基于数字孪生的多轴数控机床轮廓误差抑制方法

It is difficult to control the contour error in high-speed and high-precision machining with(Computer Numerical Control, CNC)machine tools. Aiming at this problem, a Digital Twin (DT) based contour error reduction method was proposed. As a key executive component of CNC machine tools, the multi-axis feed drive system was taken as the specific object to elaborate a closed-loop technology framework of "modeling-prediction-control" for contour error reduction. In view of the multi-attribute and cross-coupling characteristics of the multi-axis feed system, its high-fidelity DT model was established. Through the transmission of the multi-granular information between the digital and physical spaces, the DT and physical entity could be accurately synchronized in different dimensions and various time-scales. With the reduced-order characterization of the DT model, the dynamic relationship of the contour error and its multi-influencing factors was modeled, and the dynamic estimation of the contour error was realized with the integration of the multi-granularity information.
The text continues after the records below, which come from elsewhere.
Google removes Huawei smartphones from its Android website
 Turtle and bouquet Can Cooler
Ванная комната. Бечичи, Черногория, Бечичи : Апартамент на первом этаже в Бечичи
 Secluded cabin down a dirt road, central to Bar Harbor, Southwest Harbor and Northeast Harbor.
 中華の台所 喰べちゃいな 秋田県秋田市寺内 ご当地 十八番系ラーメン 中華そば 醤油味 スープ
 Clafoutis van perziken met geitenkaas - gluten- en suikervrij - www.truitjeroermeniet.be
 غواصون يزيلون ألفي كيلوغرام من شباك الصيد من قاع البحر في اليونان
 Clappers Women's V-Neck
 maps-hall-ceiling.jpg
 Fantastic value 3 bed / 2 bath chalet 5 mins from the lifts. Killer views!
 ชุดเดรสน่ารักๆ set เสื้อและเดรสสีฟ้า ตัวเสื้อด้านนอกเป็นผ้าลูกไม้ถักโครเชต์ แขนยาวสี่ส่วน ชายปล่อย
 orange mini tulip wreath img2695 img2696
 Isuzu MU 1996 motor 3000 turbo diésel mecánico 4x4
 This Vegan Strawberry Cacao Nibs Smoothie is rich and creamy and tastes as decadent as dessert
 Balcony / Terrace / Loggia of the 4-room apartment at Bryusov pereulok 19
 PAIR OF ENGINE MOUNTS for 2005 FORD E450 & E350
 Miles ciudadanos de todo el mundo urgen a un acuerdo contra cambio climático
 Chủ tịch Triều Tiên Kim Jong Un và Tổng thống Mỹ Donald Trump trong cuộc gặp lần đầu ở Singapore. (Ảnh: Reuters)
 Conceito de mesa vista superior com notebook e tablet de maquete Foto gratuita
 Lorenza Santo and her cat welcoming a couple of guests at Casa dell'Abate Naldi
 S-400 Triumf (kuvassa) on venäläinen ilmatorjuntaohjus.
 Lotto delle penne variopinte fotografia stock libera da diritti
Based on the dynamic estimation result of the contour error, a comprehensive suppression method of the contour error was proposed to realize the interpolation control of the multi-axis feed drive system with time-varying motion control parameters. The synchronous motion experiment of the digital and physical spaces was conducted in a small three-axis CNC machine tool, and the effectiveness of the proposed method was verified.